• _Stated task_:
Convert the records below into a JSON list of strings, one string per line, omitting blank lines.

|---|

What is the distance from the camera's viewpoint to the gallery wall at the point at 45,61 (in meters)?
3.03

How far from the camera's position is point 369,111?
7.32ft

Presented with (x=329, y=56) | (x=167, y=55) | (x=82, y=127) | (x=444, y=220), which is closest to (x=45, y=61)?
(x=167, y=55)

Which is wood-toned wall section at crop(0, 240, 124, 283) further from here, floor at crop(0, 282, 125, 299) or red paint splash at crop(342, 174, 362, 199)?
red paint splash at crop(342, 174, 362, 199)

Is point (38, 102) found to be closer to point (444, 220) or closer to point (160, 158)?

|---|

• _Exercise output_:
[
  "What is the distance from the camera's viewpoint to the gallery wall at the point at 45,61 (in meters)?",
  "3.03",
  "How far from the camera's position is point 369,111?",
  "7.32ft",
  "Presented with (x=329, y=56) | (x=167, y=55) | (x=82, y=127) | (x=444, y=220), which is closest to (x=45, y=61)?",
  "(x=167, y=55)",
  "Which is wood-toned wall section at crop(0, 240, 124, 283) further from here, floor at crop(0, 282, 125, 299) or red paint splash at crop(342, 174, 362, 199)?",
  "red paint splash at crop(342, 174, 362, 199)",
  "Is point (38, 102) found to be closer to point (444, 220) or closer to point (160, 158)?"
]